Horace Lawson Hunley was born 29 December 1823, in Sumner County, Tenn. He early moved to New Orleans where he practiced law and represented Orleans Parish in the Louisiana State Legislature. On outbreak of the Civil War, he joined James R. McClintock and Baxter Watson in sponsoring the building of Confederate privateer submarine PIONEER, later scuttled to prevent capture when New Orleans fell.

The three men built a second submarine at Mobile, Ala., but it sank in Mobile Bay. Hunley then provided the entire means for building a third submarine named H. L. HUNLEY in his honor. This manual powered submarine had successful trials in Mobile Bay, then was shipped to General Beauregard for the defense of Charleston in August 1863.
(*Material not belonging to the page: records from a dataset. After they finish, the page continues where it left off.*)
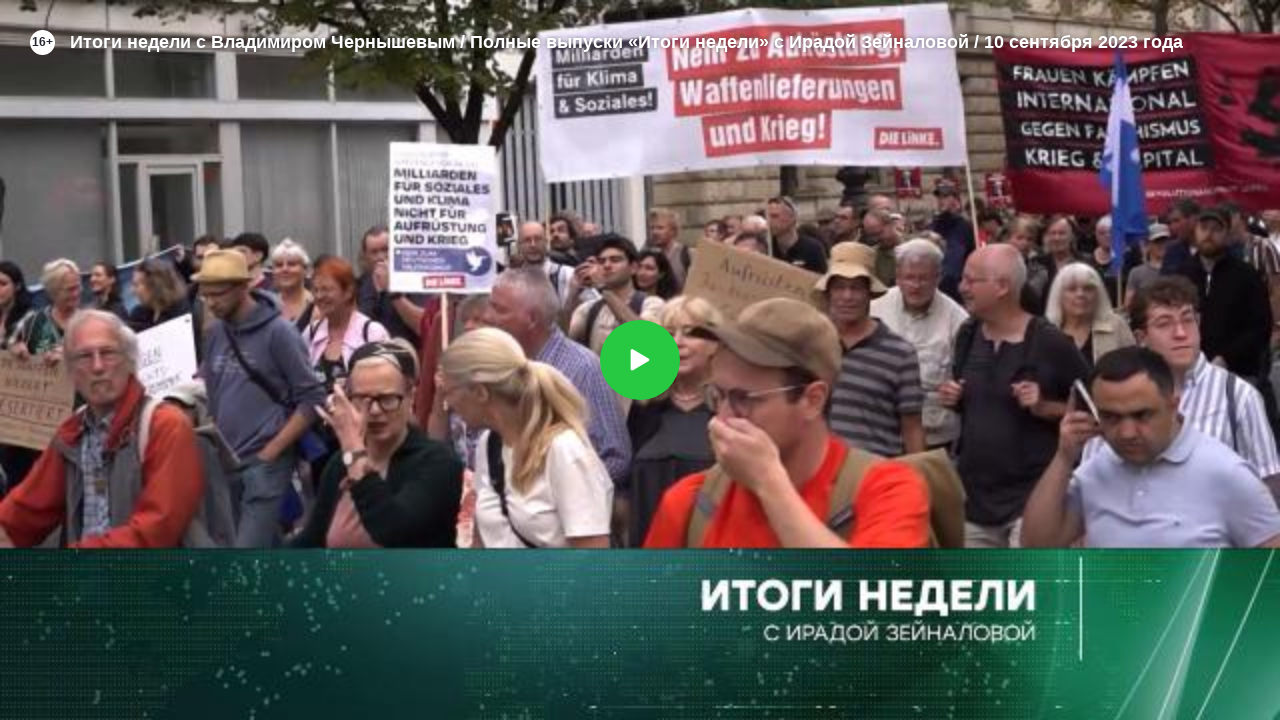

--- FILE ---
content_type: text/html
request_url: https://tns-counter.ru/nc01a**R%3Eundefined*ntv/ru/UTF-8/tmsec=ntv/728738986***
body_size: 16
content:
778A741A69799B7AG1769577338:778A741A69799B7AG1769577338

--- FILE ---
content_type: text/xml; charset=UTF-8
request_url: https://stat.ntv.ru/ads/getVideo?from=da
body_size: 2596
content:
<?xml version="1.0" encoding="UTF-8"?>
<VAST version="2.0" xmlns:xsi="http://www.w3.org/2001/XMLSchema-instance" xsi:noNamespaceSchemaLocation="vast.xsd" >
  <Ad id="2545674">
    <InLine>
       <AdSystem>Ntv.Ru advertising system with Ponkin Extensions</AdSystem>
       <AdTitle>Ntv.Ru</AdTitle>
         <Error><![CDATA[https://stat.ntv.ru/ads/?a=error&t=video&hash=2545674.1769577340442.39209AB1.qrhcGApp3A27GUVtEjZHSZz0iAk]]></Error>
         <Impression><![CDATA[https://stat.ntv.ru/ads/?a=impression&t=video&hash=2545674.1769577340442.39209AB1.qrhcGApp3A27GUVtEjZHSZz0iAk]]></Impression>
         <Creatives>
             <Creative>
                 <Linear skipoffset="00:00:01">
                     <Duration>00:01:010</Duration>
                     <TrackingEvents></TrackingEvents>
                     <AdParameters></AdParameters>
                     <VideoClicks>
                         <ClickThrough><![CDATA[https://www.ntv.ru/kino/Shvatka_film?from=promo]]></ClickThrough>
                         <ClickTracking><![CDATA[https://stat.ntv.ru/ads/?a=click&t=video&hash=2545674.1769577340442.39209AB1.qrhcGApp3A27GUVtEjZHSZz0iAk]]></ClickTracking>
                     </VideoClicks>
                     <MediaFiles>
                        <MediaFile id="1" delivery="progressive" type="video/mp4" bitrate="" maintainAspectRatio="true" scalable="true" width="640" height="360">
                        <![CDATA[https://cdn2-vod-mp4.ntv.ru/promo/2026/20260122/SHVATKA_obsch__1_16__yephir_01_02_VSK_hq0c2qPz0Il1kBEKK1_lo.mp4?ts=1769663740&md5=NQwJ4GmNjrxpVOLQTE5NyA]]>
                        </MediaFile>
                     </MediaFiles>
                 </Linear>
             </Creative>
         </Creatives>
         <Extensions>
            <Extension type="startTime"><![CDATA[00:00]]></Extension>
            <Extension type="skipTime"><![CDATA[00:01]]></Extension>
            <Extension type="linkTxt"><![CDATA[&#1087;&#1077;&#1088;&#1077;&#1081;&#1090;&#1080; &#1087;&#1086; &#1089;&#1089;&#1099;&#1083;&#1082;&#1077;]]></Extension>
            <Extension type="isClickable"><![CDATA[1]]></Extension>
            <Extension type="addClick">
            <![CDATA[https://stat.ntv.ru/ads/?a=click&t=video&hash=2545674.1769577340442.39209AB1.qrhcGApp3A27GUVtEjZHSZz0iAk]]>
            </Extension>
            <Extension type="controls">
                    <control id="adlabel" layout="1"/>
                    <control id="countdown" layout="1"/>
                    <control id="soundbtn" layout="1"/>
                    <control id="timeline" layout="1"/>
            </Extension>
         </Extensions> 
     </InLine>
  </Ad>
</VAST>
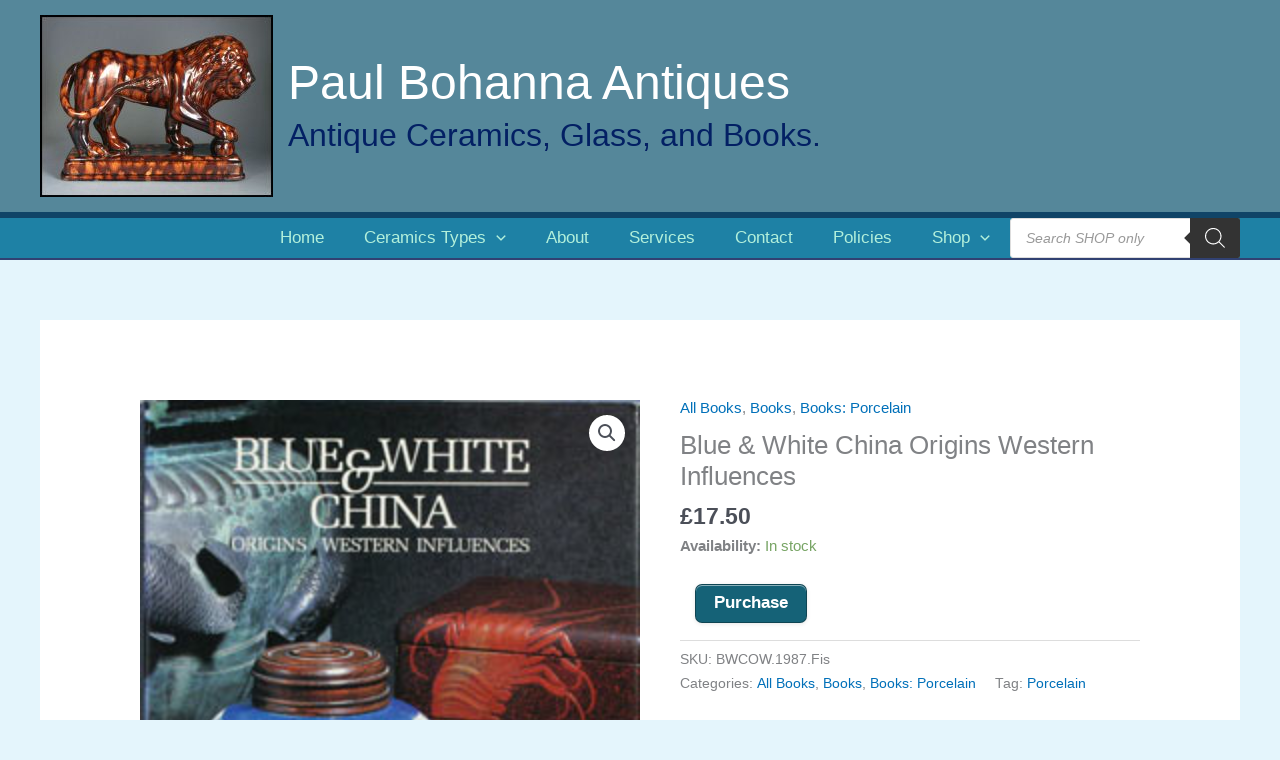

--- FILE ---
content_type: text/css
request_url: https://www.ceramicsbooks.com/wp-content/themes/AstraChildTheme/style.css?ver=6.9
body_size: 273
content:
/*
Theme Name:   AstraChildTheme
Description:  For PBA site
Author:       wp_admin_pba
Author URL:   http://localhost/ceramicsbooks/wordpress
Template:     astra
Version:      1.0
License:      GNU General Public License v2 or later
License URI:  http://www.gnu.org/licenses/gpl-2.0.html
Text Domain:  AstraChildTheme
*/

/* Write here your own personal stylesheet */
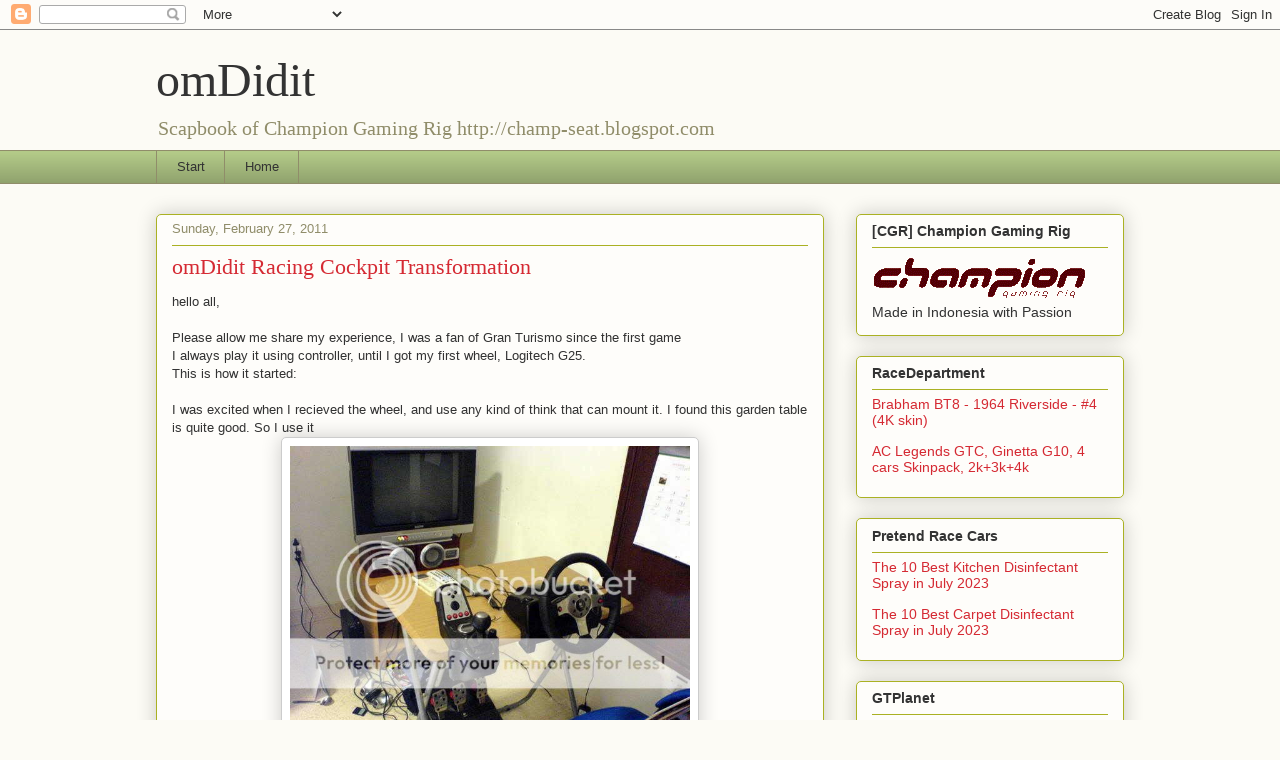

--- FILE ---
content_type: text/html; charset=UTF-8
request_url: https://omdidit.blogspot.com/b/stats?style=WHITE_TRANSPARENT&timeRange=ALL_TIME&token=APq4FmBsbbnduKU6SQw94iPBJI8dhIqqWRalKKU5bz15_UWeuvOiJmRrTt7e0IuMez1-R3HdQv7RBSQDrV1DkWk1LtjFnSEfvg
body_size: -48
content:
{"total":68115,"sparklineOptions":{"backgroundColor":{"fillOpacity":0.1,"fill":"#ffffff"},"series":[{"areaOpacity":0.3,"color":"#fff"}]},"sparklineData":[[0,10],[1,3],[2,3],[3,17],[4,27],[5,23],[6,17],[7,10],[8,33],[9,17],[10,7],[11,27],[12,13],[13,40],[14,87],[15,27],[16,23],[17,13],[18,3],[19,37],[20,43],[21,73],[22,60],[23,90],[24,90],[25,27],[26,50],[27,30],[28,30],[29,10]],"nextTickMs":3600000}

--- FILE ---
content_type: text/html; charset=utf-8
request_url: https://www.google.com/recaptcha/api2/aframe
body_size: 267
content:
<!DOCTYPE HTML><html><head><meta http-equiv="content-type" content="text/html; charset=UTF-8"></head><body><script nonce="W5soXkb8P0_JP8adVvpvWg">/** Anti-fraud and anti-abuse applications only. See google.com/recaptcha */ try{var clients={'sodar':'https://pagead2.googlesyndication.com/pagead/sodar?'};window.addEventListener("message",function(a){try{if(a.source===window.parent){var b=JSON.parse(a.data);var c=clients[b['id']];if(c){var d=document.createElement('img');d.src=c+b['params']+'&rc='+(localStorage.getItem("rc::a")?sessionStorage.getItem("rc::b"):"");window.document.body.appendChild(d);sessionStorage.setItem("rc::e",parseInt(sessionStorage.getItem("rc::e")||0)+1);localStorage.setItem("rc::h",'1768664732710');}}}catch(b){}});window.parent.postMessage("_grecaptcha_ready", "*");}catch(b){}</script></body></html>

--- FILE ---
content_type: text/javascript; charset=UTF-8
request_url: https://omdidit.blogspot.com/2011/02/omdidit-racing-cockpit-transformation.html?action=getFeed&widgetId=Feed2&widgetType=Feed&responseType=js&xssi_token=AOuZoY4lnYl3EnBmcFDyU91zJz-SEEZCaA%3A1768664729277
body_size: 121
content:
try {
_WidgetManager._HandleControllerResult('Feed2', 'getFeed',{'status': 'ok', 'feed': {'entries': [{'title': 'The 10 Best Kitchen Disinfectant Spray in July 2023', 'link': 'https://gicas.net/best-kitchen-disinfectant-spray/', 'publishedDate': '2023-02-06T16:56:59.000-08:00', 'author': 'Jar Adams'}, {'title': 'The 10 Best Carpet Disinfectant Spray in July 2023', 'link': 'https://gicas.net/best-carpet-disinfectant-spray/', 'publishedDate': '2022-12-28T06:52:10.000-08:00', 'author': 'Jar Adams'}, {'title': 'The 10 Best Disinfectant Spray Machine in July 2023', 'link': 'https://gicas.net/best-disinfectant-spray-machine/', 'publishedDate': '2022-12-27T07:51:37.000-08:00', 'author': 'Jar Adams'}, {'title': 'The 10 Best Steam Mop For Tile in July 2023', 'link': 'https://gicas.net/best-steam-mop-for-tile/', 'publishedDate': '2022-12-27T07:41:59.000-08:00', 'author': 'Jar Adams'}, {'title': 'The 10 Best Homemade Disinfectant Spray in July 2023', 'link': 'https://gicas.net/best-homemade-disinfectant-spray/', 'publishedDate': '2022-12-27T07:22:23.000-08:00', 'author': 'Jar Adams'}], 'title': 'Gicas'}});
} catch (e) {
  if (typeof log != 'undefined') {
    log('HandleControllerResult failed: ' + e);
  }
}


--- FILE ---
content_type: text/javascript; charset=UTF-8
request_url: https://omdidit.blogspot.com/2011/02/omdidit-racing-cockpit-transformation.html?action=getFeed&widgetId=Feed3&widgetType=Feed&responseType=js&xssi_token=AOuZoY4lnYl3EnBmcFDyU91zJz-SEEZCaA%3A1768664729277
body_size: 295
content:
try {
_WidgetManager._HandleControllerResult('Feed3', 'getFeed',{'status': 'ok', 'feed': {'entries': [{'title': 'Brabham BT8 - 1964 Riverside - #4 (4K skin)', 'link': 'https://www.overtake.gg/threads/brabham-bt8-1964-riverside-4-4k-skin.292577/', 'publishedDate': '2026-01-17T03:28:20.000-08:00', 'author': 'DanielCoppo'}, {'title': 'AC Legends GTC, Ginetta G10, 4 cars Skinpack, 2k+3k+4k', 'link': 'https://www.overtake.gg/threads/ac-legends-gtc-ginetta-g10-4-cars-skinpack-2k-3k-4k.292575/', 'publishedDate': '2026-01-17T02:51:31.000-08:00', 'author': 'carmar'}, {'title': 'Dubai Autodrome or AC?', 'link': 'https://www.overtake.gg/threads/dubai-autodrome-or-ac.292574/', 'publishedDate': '2026-01-17T02:38:08.000-08:00', 'author': 'G-Slev'}, {'title': '2025 LMGT3 AMG Iron Lynx #63', 'link': 'https://www.overtake.gg/threads/2025-lmgt3-amg-iron-lynx-63.292573/', 'publishedDate': '2026-01-17T04:44:49.000-08:00', 'author': 'Leghorn'}, {'title': 'Audi Quattro A2 (das hammer v1) - J. Recalde-J. Del Buono - Marlboro Rally \nof Argentina YPF 1984...', 'link': 'https://www.overtake.gg/threads/audi-quattro-a2-das-hammer-v1-j-recalde-j-del-buono-marlboro-rally-of-argentina-ypf-1984.292571/', 'publishedDate': '2026-01-17T01:07:45.000-08:00', 'author': 'Dronedota'}], 'title': 'OverTake.gg'}});
} catch (e) {
  if (typeof log != 'undefined') {
    log('HandleControllerResult failed: ' + e);
  }
}


--- FILE ---
content_type: text/javascript; charset=UTF-8
request_url: https://omdidit.blogspot.com/2011/02/omdidit-racing-cockpit-transformation.html?action=getFeed&widgetId=Feed1&widgetType=Feed&responseType=js&xssi_token=AOuZoY4lnYl3EnBmcFDyU91zJz-SEEZCaA%3A1768664729277
body_size: 170
content:
try {
_WidgetManager._HandleControllerResult('Feed1', 'getFeed',{'status': 'ok', 'feed': {'entries': [{'title': 'Gran Turismo 7 Weekly Challenges: Crazy Horses', 'link': 'https://www.gtplanet.net/gran-turismo-7-weekly-challenges-20260115/', 'publishedDate': '2026-01-15T09:00:00.000-08:00', 'author': 'Andrew Evans'}, {'title': 'Gran Turismo 7 Online Time Trial: Pick One', 'link': 'https://www.gtplanet.net/gran-turismo-7-online-time-trial-pick-one/', 'publishedDate': '2026-01-15T06:00:18.000-08:00', 'author': 'Andrew Evans'}, {'title': 'Forza Horizon 6 Release Date Might Have Just Been Leaked\u2026 by Forza Horizon 5', 'link': 'https://www.gtplanet.net/forza-horizon-6-release-date-20260114/', 'publishedDate': '2026-01-14T08:40:25.000-08:00', 'author': 'Andrew Evans'}, {'title': 'Gran Turismo 7 Daily Races: That\u2019s the Spirit', 'link': 'https://www.gtplanet.net/gran-turismo-7-daily-races-20260112/', 'publishedDate': '2026-01-12T05:45:04.000-08:00', 'author': 'Andrew Evans'}, {'title': 'GTPlanet Podcast: What Does 2026 Have in Store?', 'link': 'https://www.gtplanet.net/gtplanet-podcast-2026-in-store-20260111/', 'publishedDate': '2026-01-11T06:10:56.000-08:00', 'author': 'Andrew Evans'}], 'title': 'GTPlanet'}});
} catch (e) {
  if (typeof log != 'undefined') {
    log('HandleControllerResult failed: ' + e);
  }
}
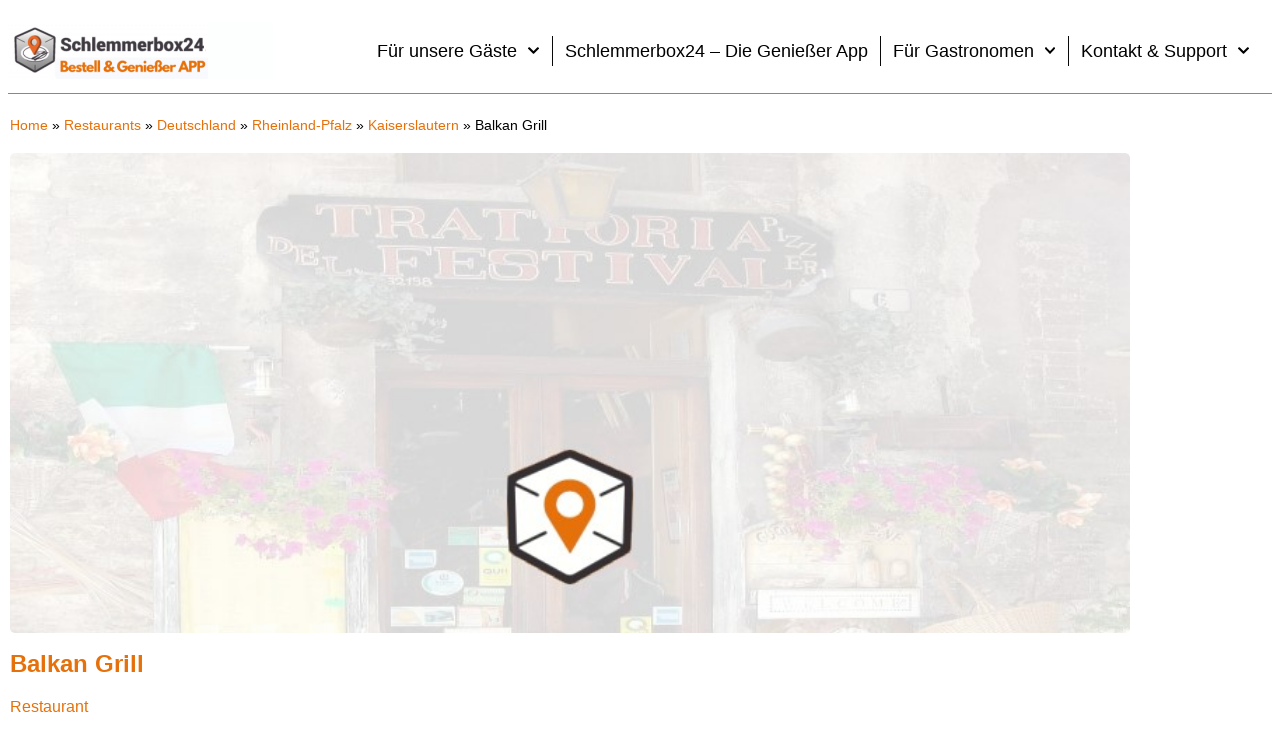

--- FILE ---
content_type: application/javascript
request_url: https://prism.app-us1.com/?a=28861020&u=https%3A%2F%2Fschlemmerbox24.de%2Fplaces%2Fbalkan-grill8%2F
body_size: 121
content:
window.visitorGlobalObject=window.visitorGlobalObject||window.prismGlobalObject;window.visitorGlobalObject.setVisitorId('cfc31a3a-5d08-4a2c-a946-d6ad6a88a7d5', '28861020');window.visitorGlobalObject.setWhitelistedServices('tracking', '28861020');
When early submarine operations at Charleston failed to produce a sinking, Hunley provided a crew headed by Lt. George A. Dixon, CSA. But Hunley took charge in the absence of Dixon 15 October 1863, and perished with his entire crew of seven when the submarine failed to surface from a dive under CSS INDIAN CHIEF. Dixon raised and refitted CSS H. L. HUNLEY, armed her with a "Lee Spar Torpedo" and sank steam sloop-of-war HOUSATONIC off Charleston Harbor 17 February 1864. Though submarine and crew perished in this mission, H. L. HUNLEY was the first submarine to sink a warship In combat, casting a long shadow into the 20th century.